Streit um Indianerland am Paradiesstrand in Ceará: Indio oder Nicht-Indio?

Mehr als 200 Familien der Tremembé-Indianer bangen um ihr Land im Nordosten Brasiliens. Die spanische Investorengruppe Afirma Housing Group will dort - nach eigenen Angaben – den in der Welt größten Tourismuskomplex an die Küste klotzen.

Auf dem 3100 Hektar großen Stammesgebiet der Tremembé im Bezirk Itapipoca sollen unter anderem nicht weniger als 27 Luxushotels und sieben Golfplätze entstehen. Die Leiter des mit rund 15 Milliarden US-Dollar veranschlagten Projekts namens Nova Atlântida, zu deutsch Neu Atlantis, behaupten, das Land mit seinen Dünen, blauen Lagunen, Mangrovenwald und Kilometer langen Traumstränden bereits in den 1970er Jahren während der brasilianischen Militärdiktatur rechtmäßig erworben zu haben. Nicht die spanische Investorengruppe sei der Aggressor, sondern die auf dem Land unrechtmäßig lebenden Brasilianer, die in Wirklichkeit gar keine Indios seien, sondern lediglich illegale Landbesetzer.

Am 23. März 2009 startete Rettet den Regenwald eine Briefaktion an die brasilianische Regierung zugunsten der Tremembé von Sao Jose und Buriti. Die brasilianische Soziologin Márcia Gomes de Oliveira sprach mit der Repräsentantin der Tremembé von Sao Jose und Buriti, Adriana Carneiro de Castro.

ARBEITSAUFTRAG: Gib aus dem Text über den Landstreit der Tremembé die Passage von „Mehr als 200“ bis einschließlich „die Küste klotzen.“ wortgetreu wieder.

AUFGEFÜHRTE EINTRÄGE:
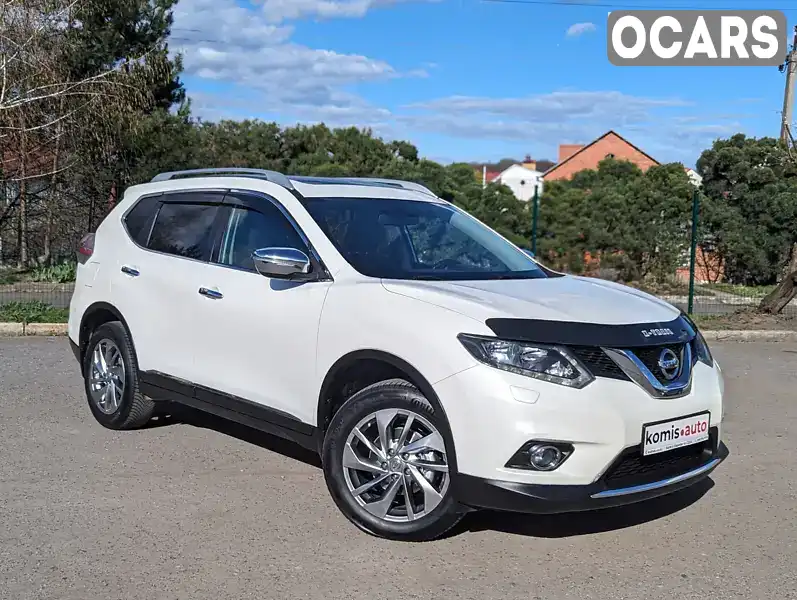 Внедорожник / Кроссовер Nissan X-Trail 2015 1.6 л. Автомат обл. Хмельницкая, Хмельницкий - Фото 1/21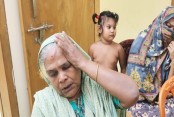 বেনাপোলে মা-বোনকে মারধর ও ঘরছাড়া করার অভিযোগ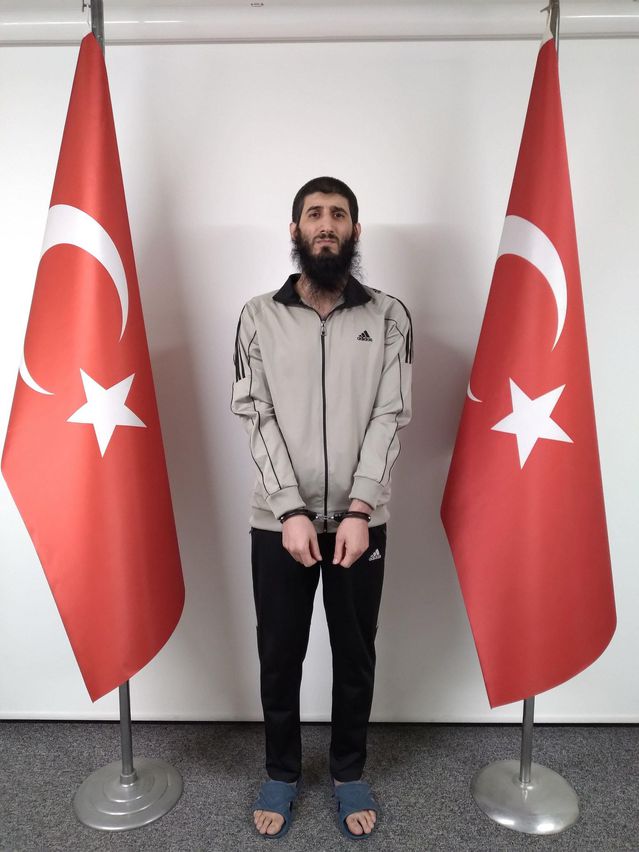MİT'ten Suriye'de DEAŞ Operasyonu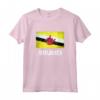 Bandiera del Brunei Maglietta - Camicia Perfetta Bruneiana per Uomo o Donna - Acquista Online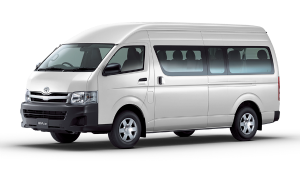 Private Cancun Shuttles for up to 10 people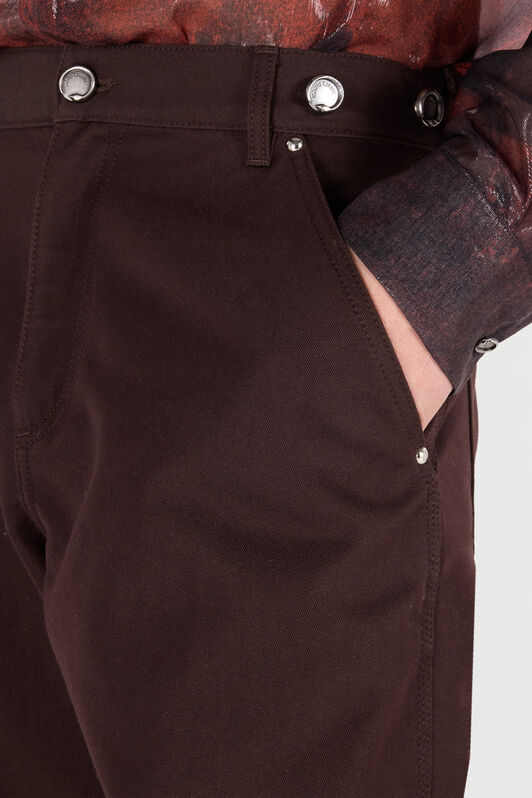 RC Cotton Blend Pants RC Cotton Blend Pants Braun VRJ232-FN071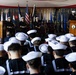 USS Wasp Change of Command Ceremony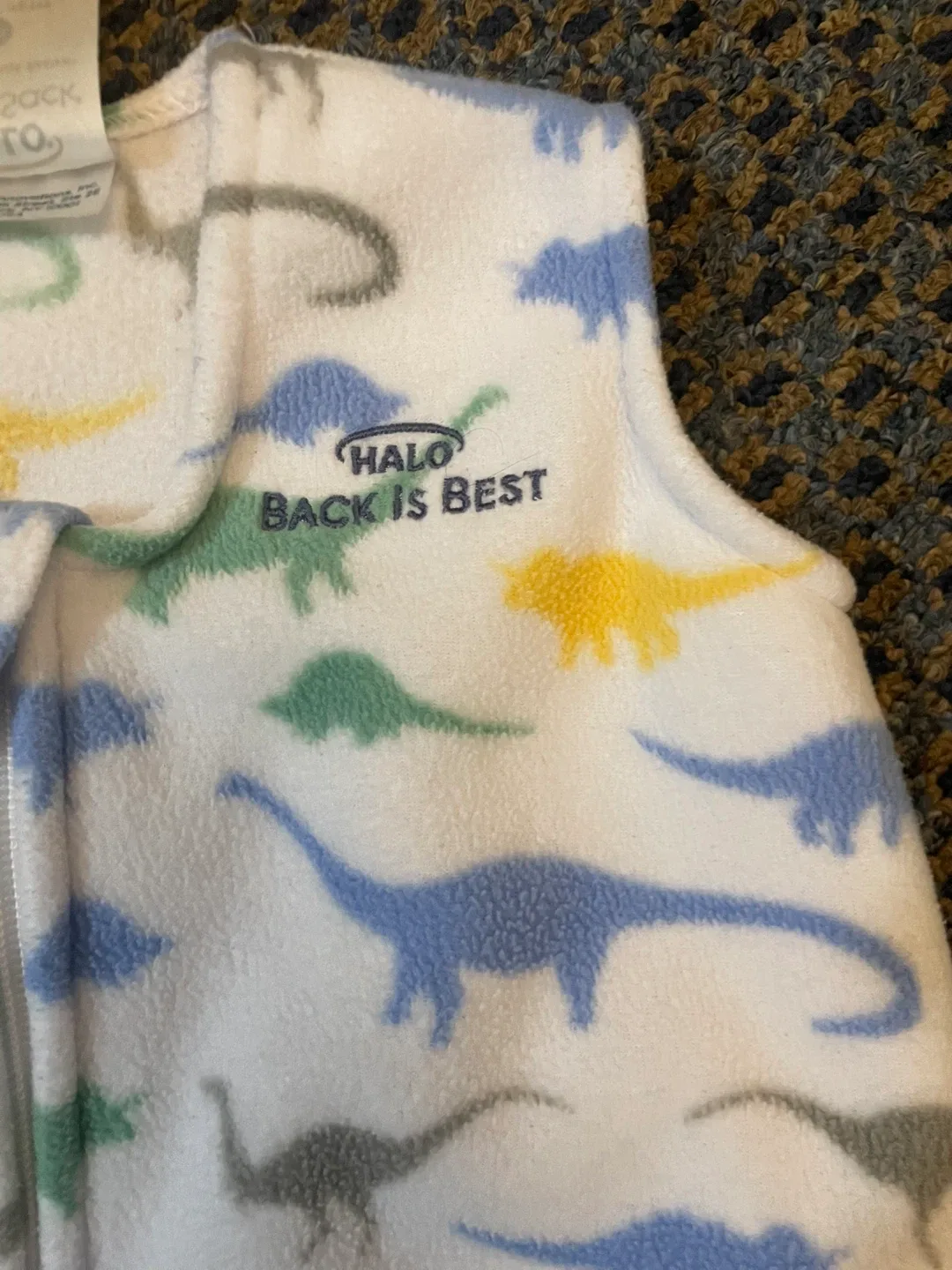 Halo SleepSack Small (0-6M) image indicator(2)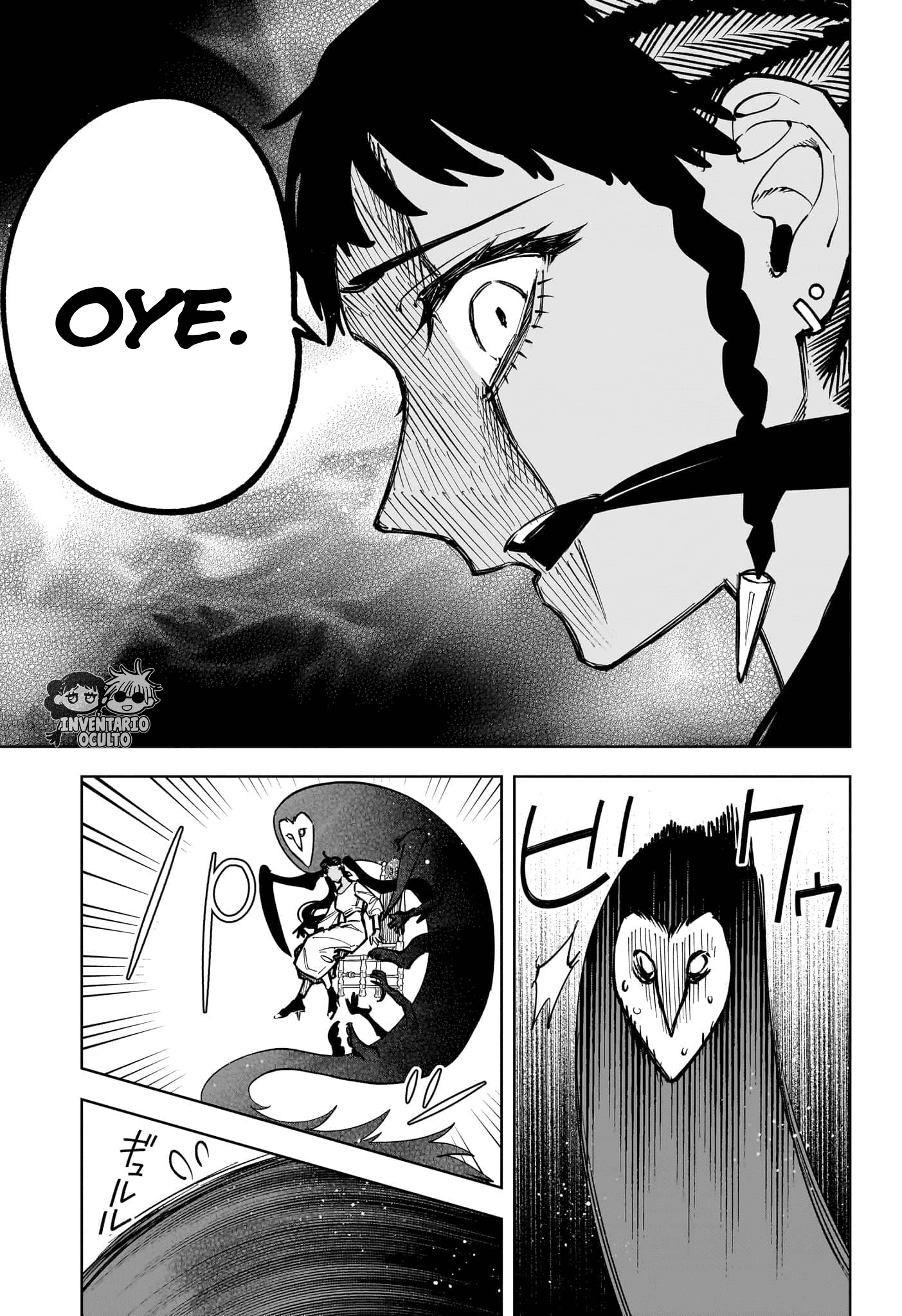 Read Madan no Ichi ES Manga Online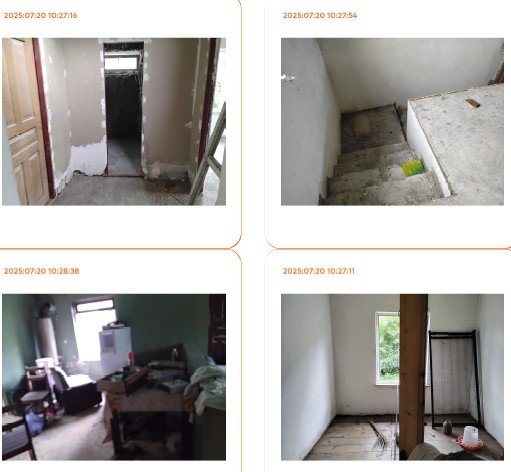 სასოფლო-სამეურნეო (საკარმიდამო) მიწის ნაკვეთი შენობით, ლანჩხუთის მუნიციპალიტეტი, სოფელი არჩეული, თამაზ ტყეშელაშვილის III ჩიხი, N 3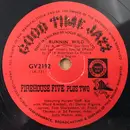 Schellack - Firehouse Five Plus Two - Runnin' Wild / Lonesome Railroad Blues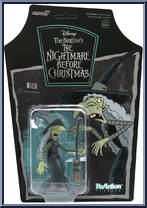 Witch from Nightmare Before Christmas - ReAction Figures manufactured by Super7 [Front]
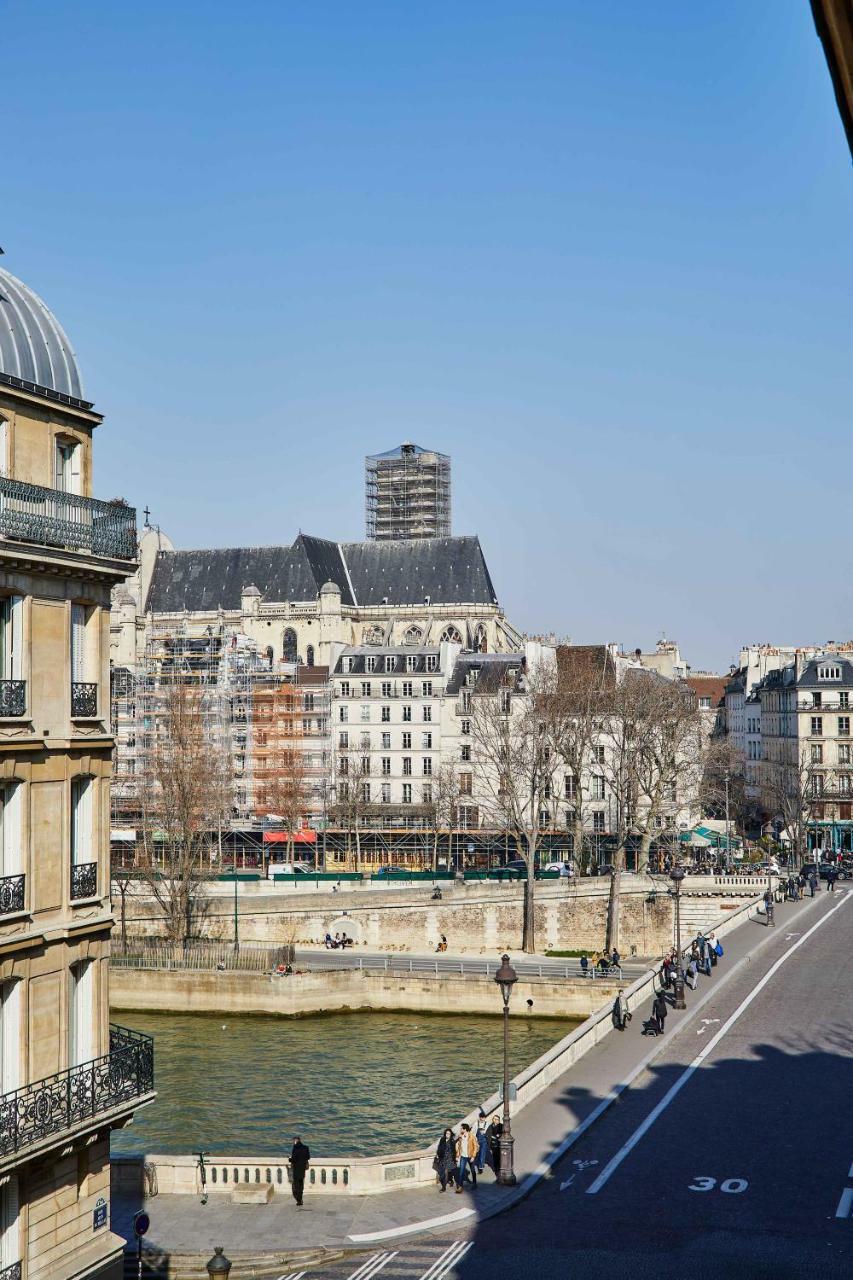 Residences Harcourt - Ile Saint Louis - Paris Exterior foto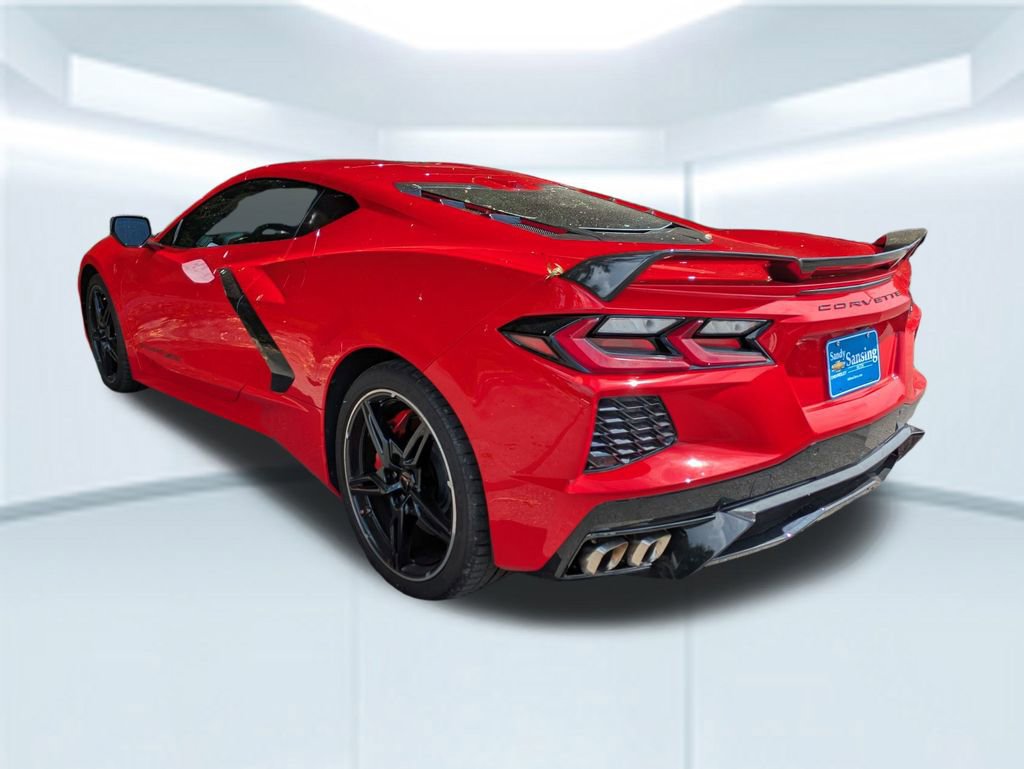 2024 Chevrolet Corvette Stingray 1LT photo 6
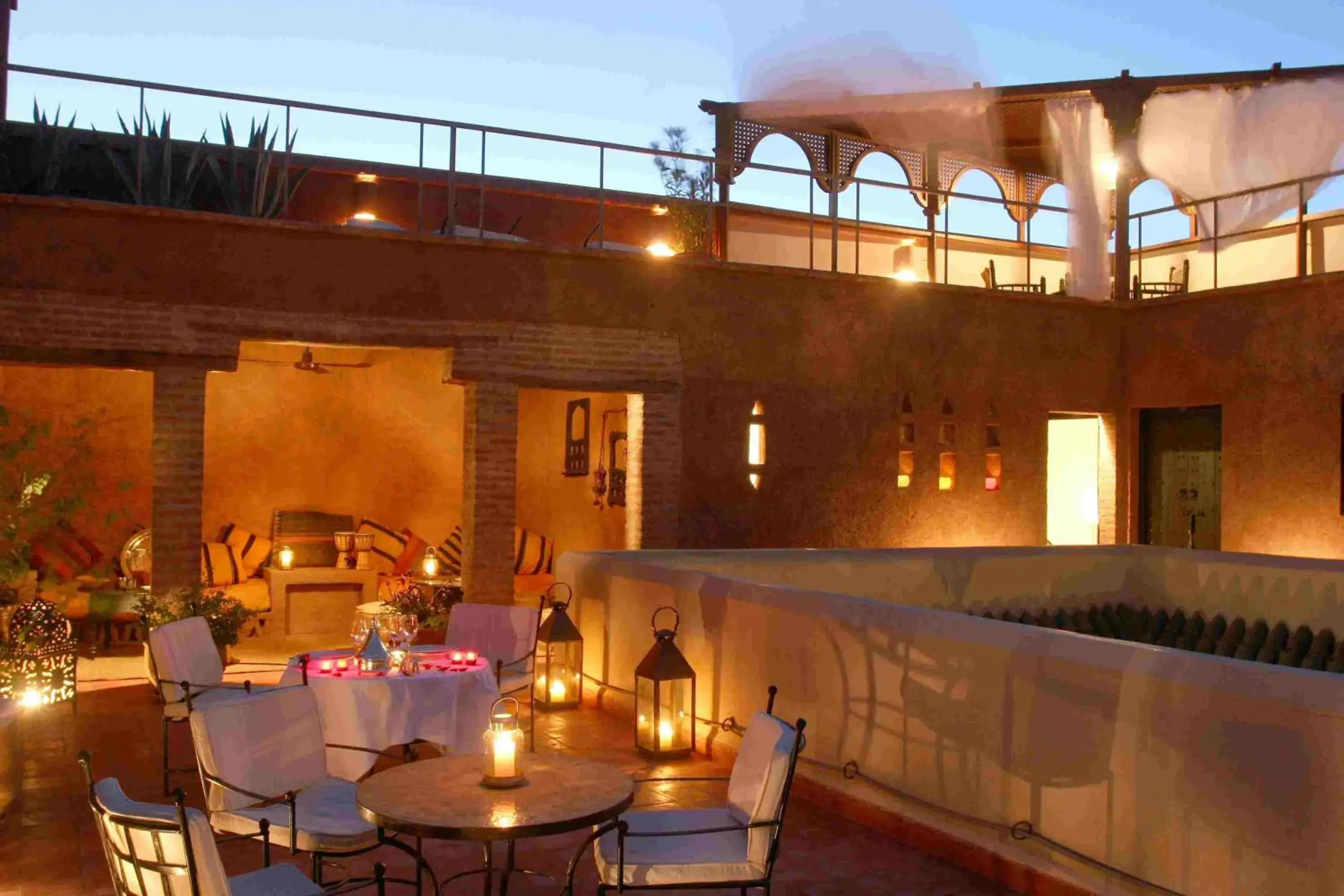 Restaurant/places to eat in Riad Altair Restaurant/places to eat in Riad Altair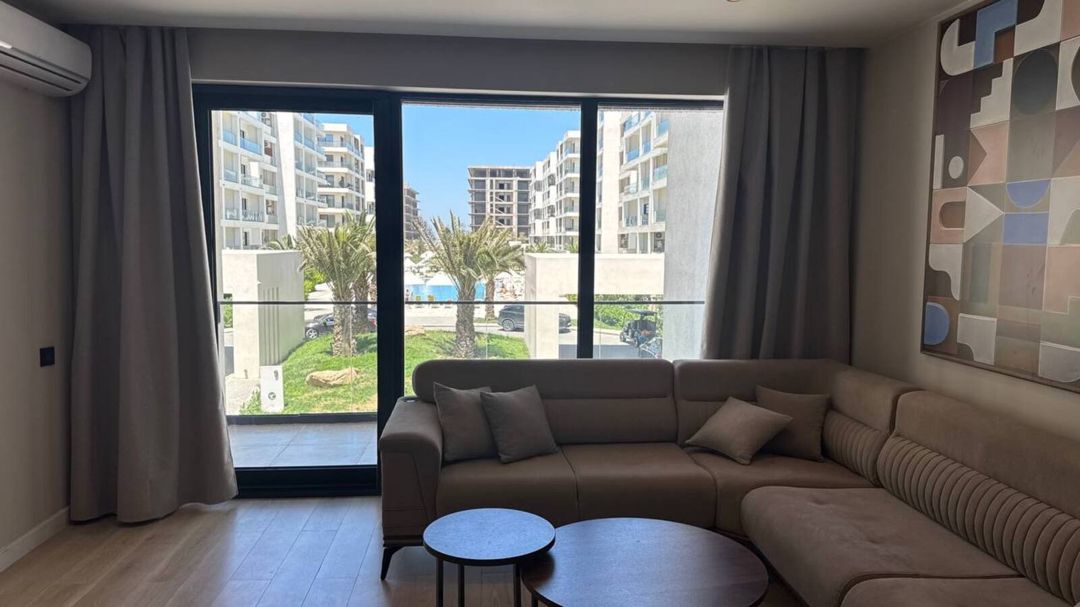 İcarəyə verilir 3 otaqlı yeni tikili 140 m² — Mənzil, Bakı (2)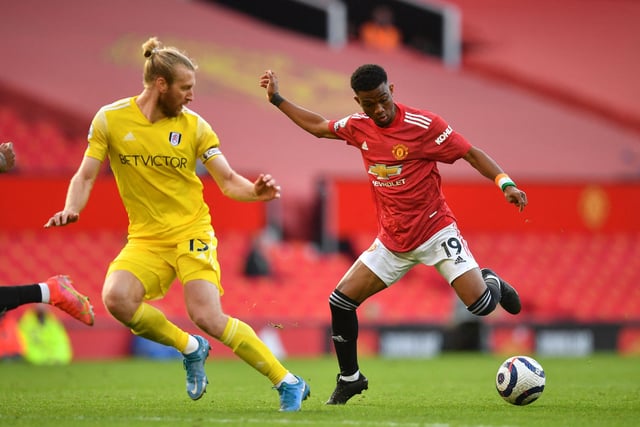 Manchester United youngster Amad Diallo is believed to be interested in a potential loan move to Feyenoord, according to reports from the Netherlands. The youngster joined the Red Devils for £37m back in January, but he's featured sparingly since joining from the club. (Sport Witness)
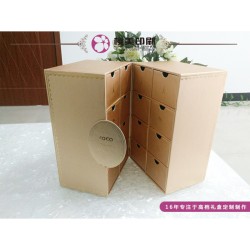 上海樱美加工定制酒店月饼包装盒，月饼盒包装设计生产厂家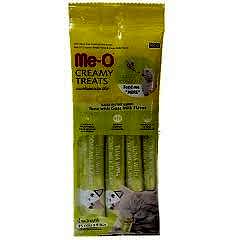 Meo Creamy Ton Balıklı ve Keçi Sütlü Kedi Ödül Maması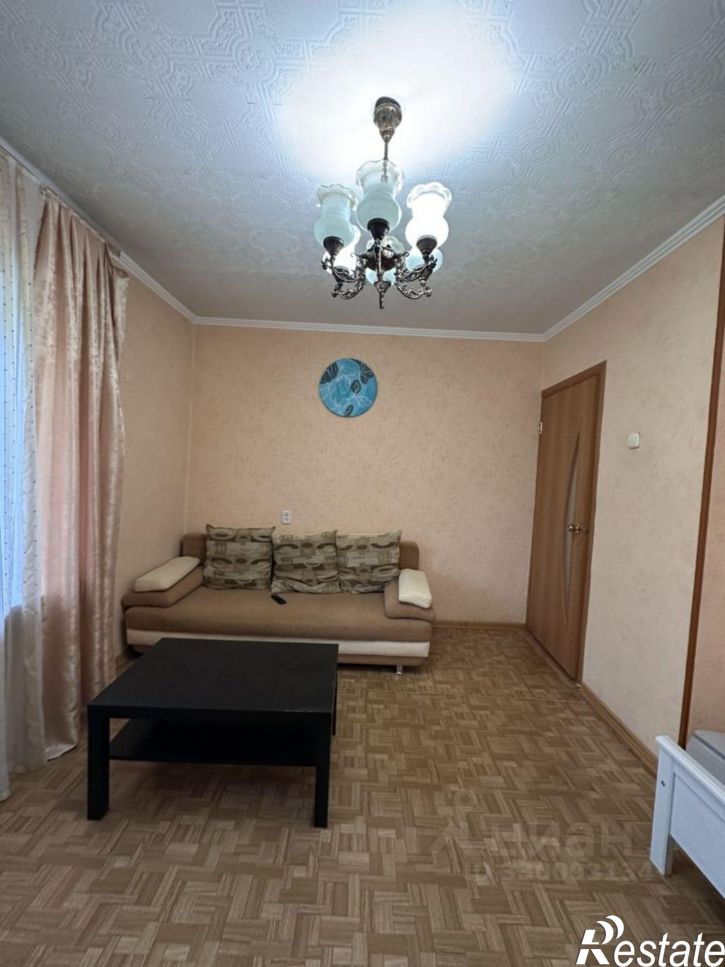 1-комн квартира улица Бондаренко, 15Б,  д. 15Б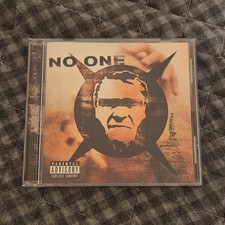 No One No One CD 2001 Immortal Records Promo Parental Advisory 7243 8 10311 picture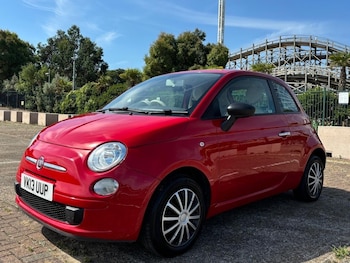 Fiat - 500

SCHRIFTLICHE ANTWORT:
Mehr als 200 Familien der Tremembé-Indianer bangen um ihr Land im Nordosten Brasiliens. Die spanische Investorengruppe Afirma Housing Group will dort - nach eigenen Angaben – den in der Welt größten Tourismuskomplex an die Küste klotzen.